About this exercise: For the entries that follow, tally the lines holding the string "camera". Give the total and nothing else.

**** The data ****

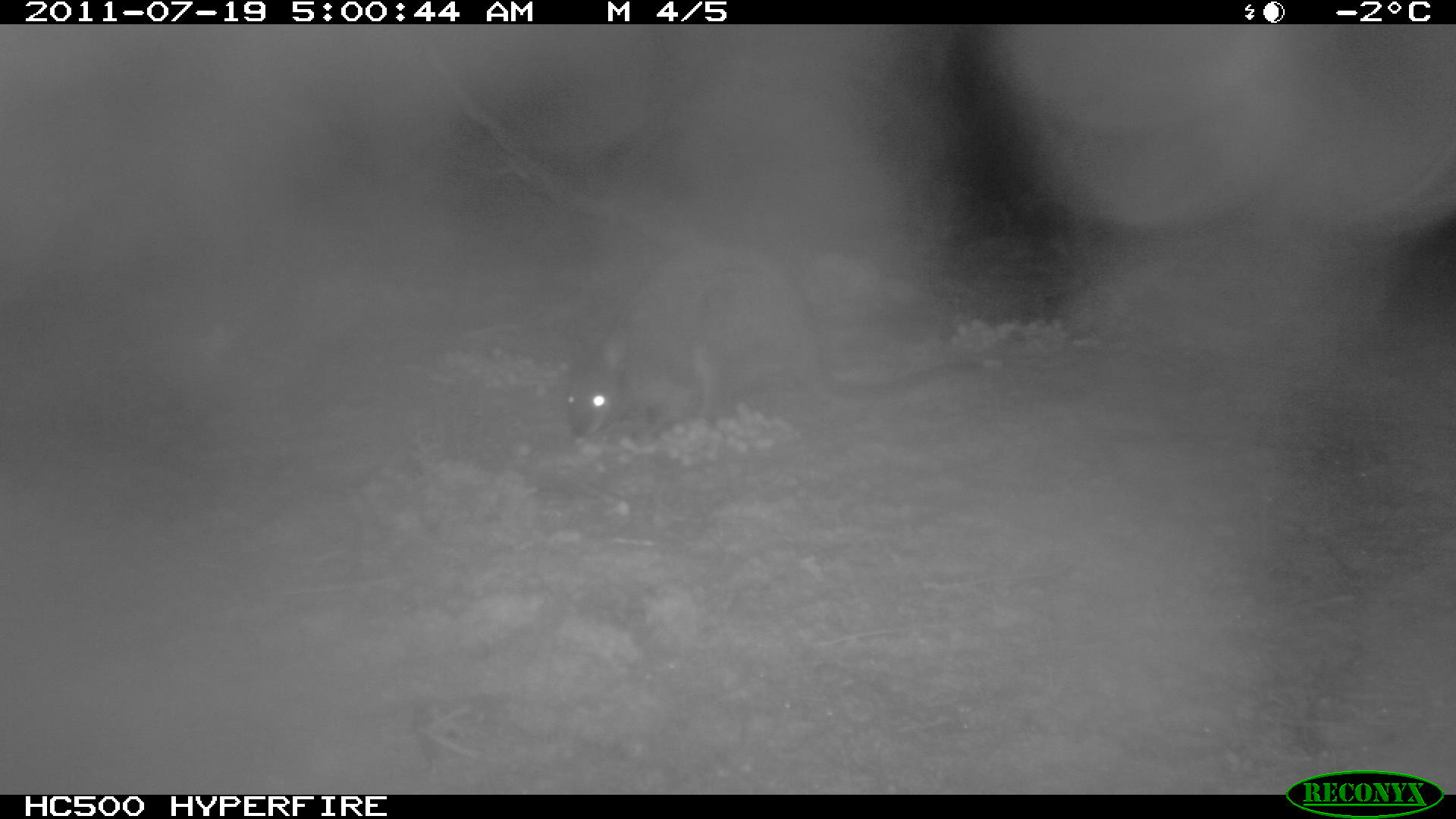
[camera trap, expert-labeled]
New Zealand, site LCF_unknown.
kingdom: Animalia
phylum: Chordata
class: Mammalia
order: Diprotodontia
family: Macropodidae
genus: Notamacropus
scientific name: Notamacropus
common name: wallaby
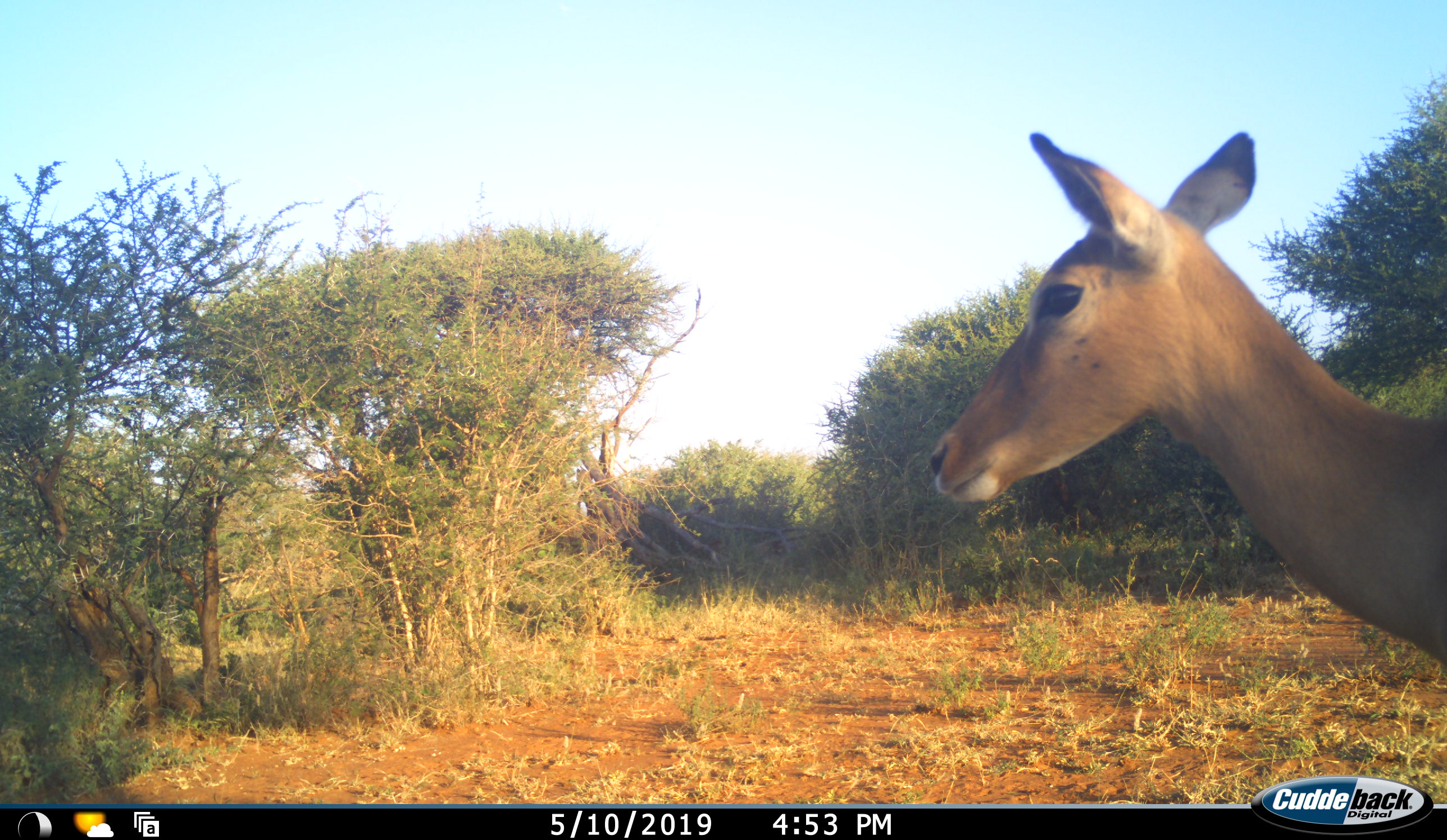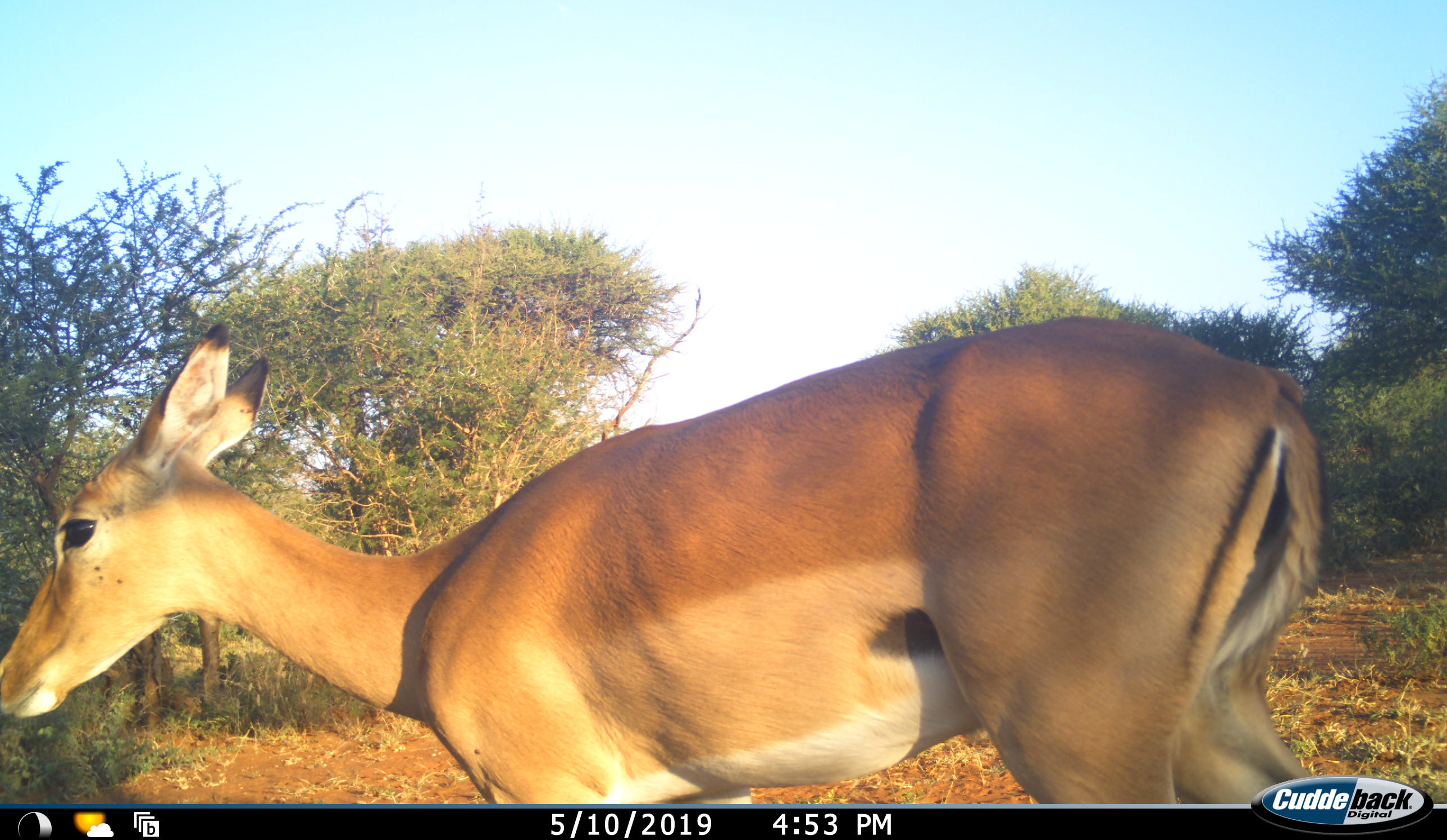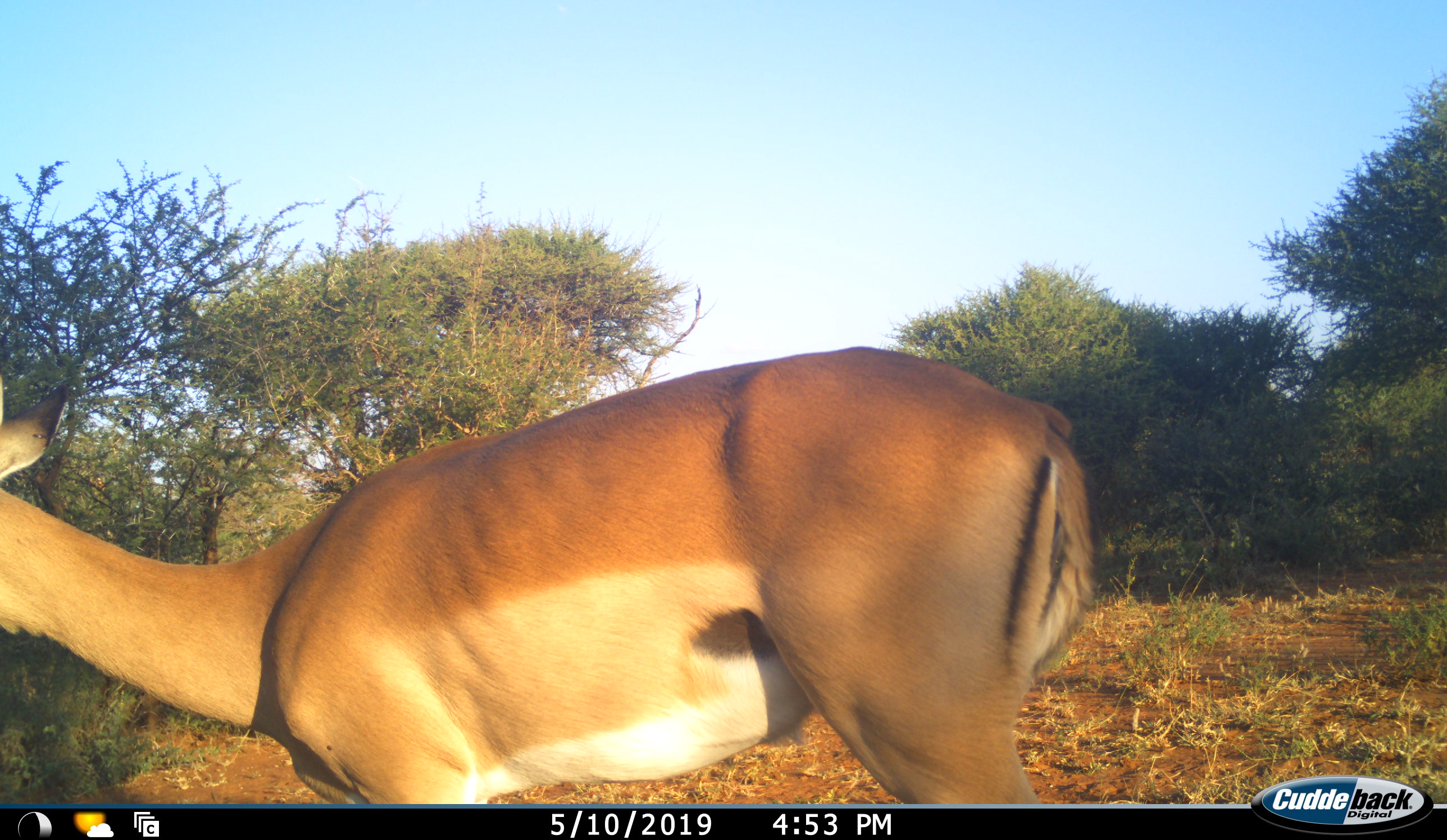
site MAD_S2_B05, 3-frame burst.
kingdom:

****
**** The data ****

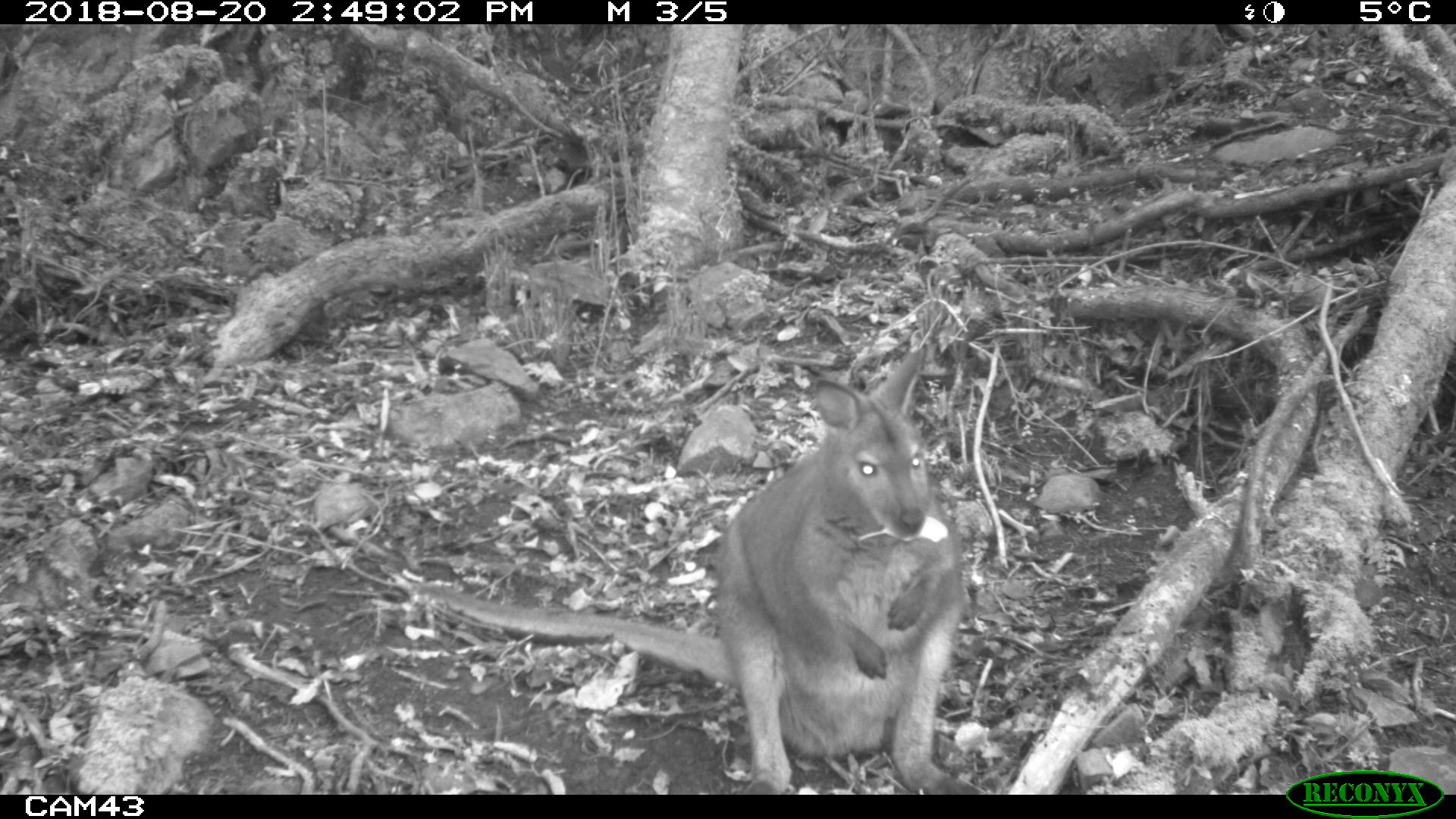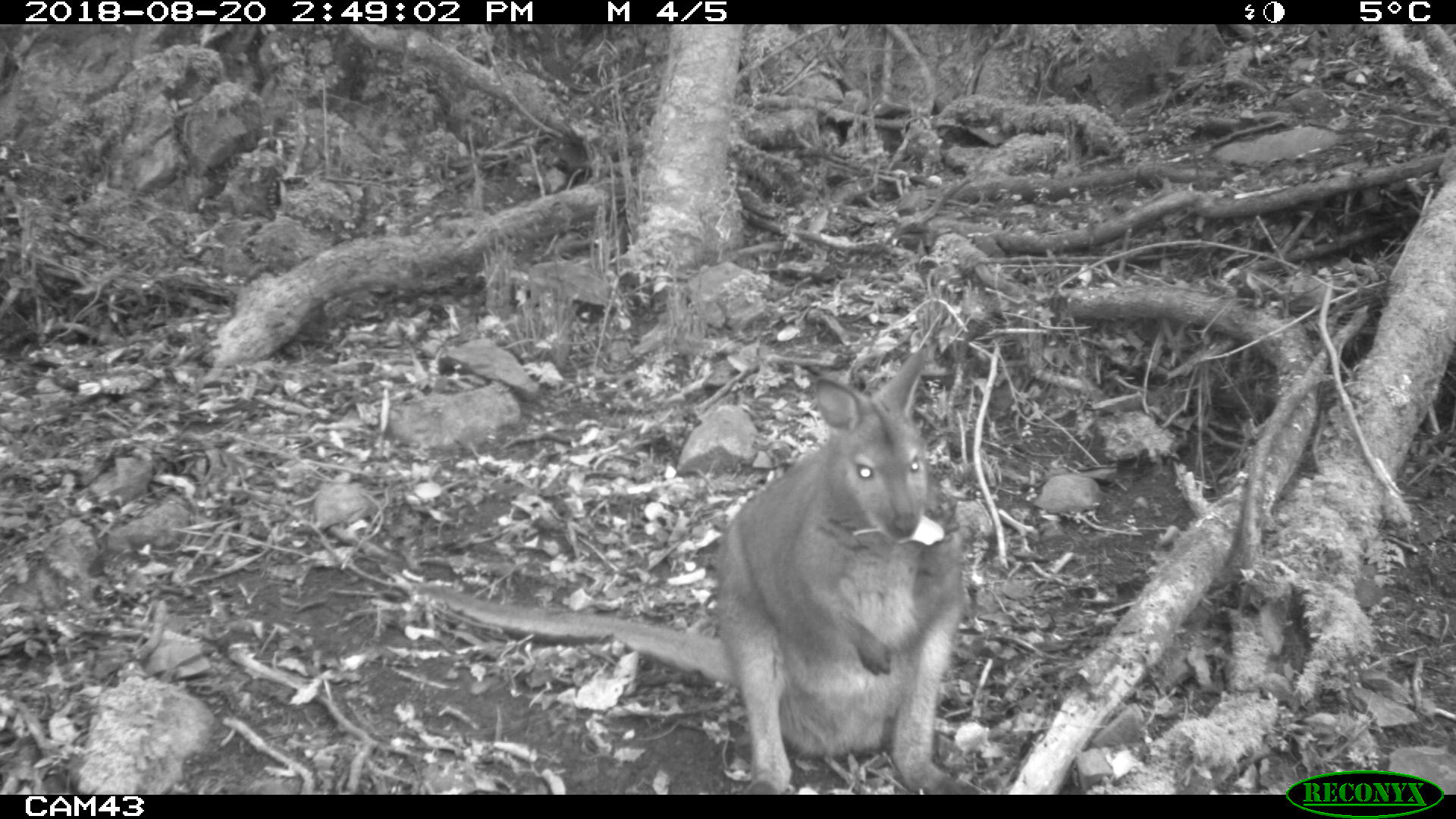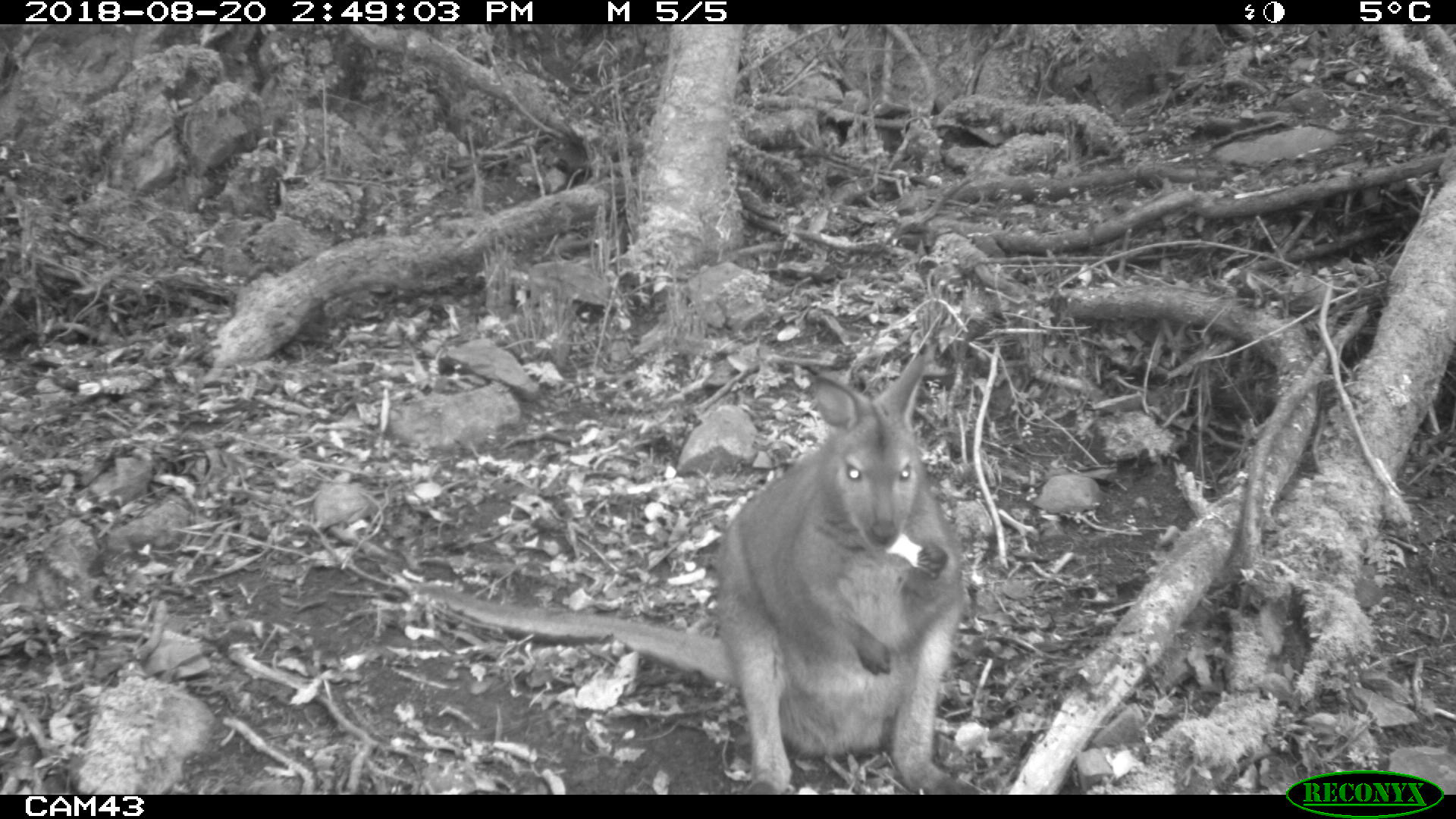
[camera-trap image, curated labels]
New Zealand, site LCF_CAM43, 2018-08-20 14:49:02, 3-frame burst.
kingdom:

****
**** The data ****

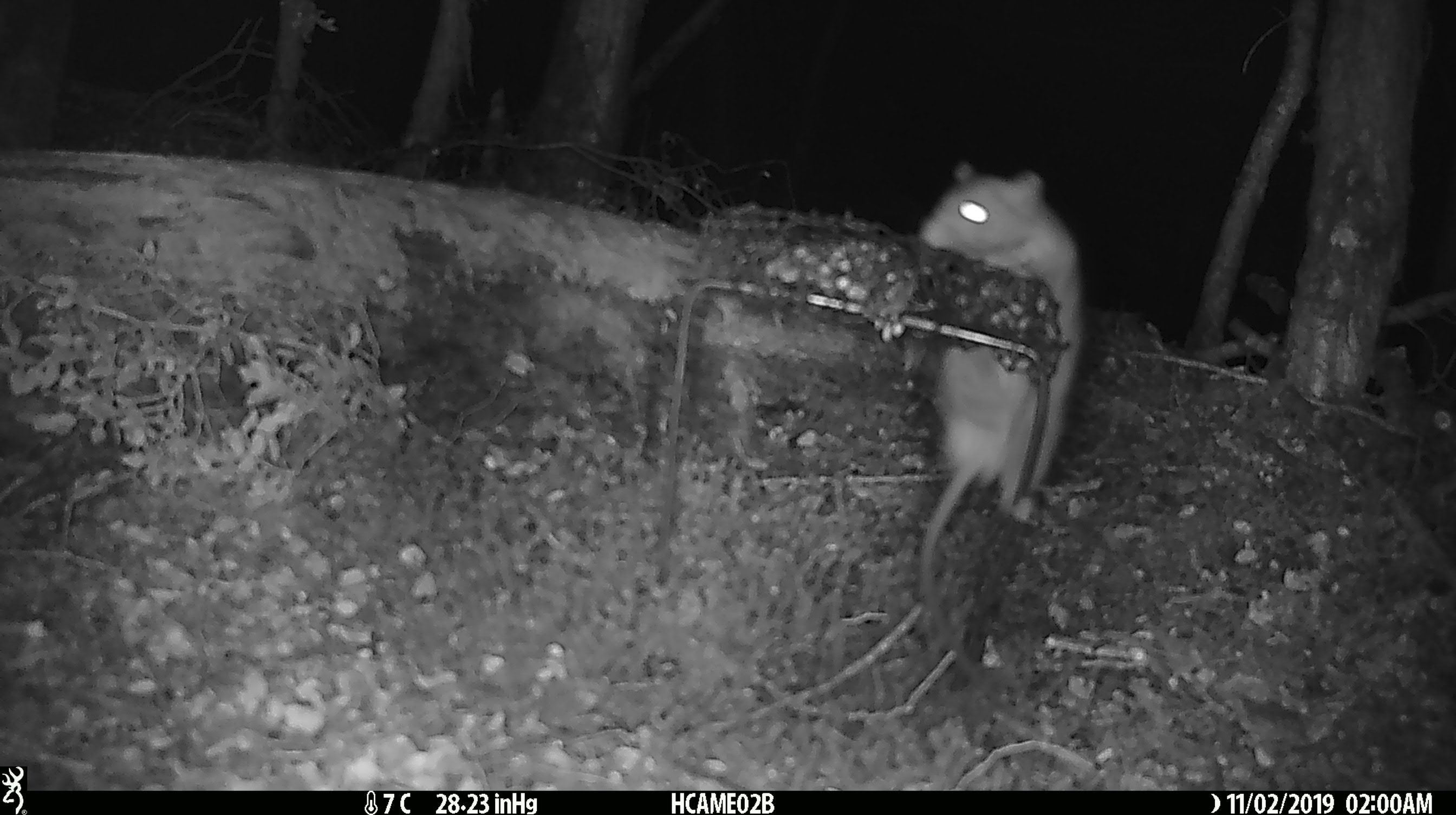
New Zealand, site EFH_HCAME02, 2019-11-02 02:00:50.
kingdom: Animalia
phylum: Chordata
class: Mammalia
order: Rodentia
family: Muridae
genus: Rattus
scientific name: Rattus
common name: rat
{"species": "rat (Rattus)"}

****

Reply: 2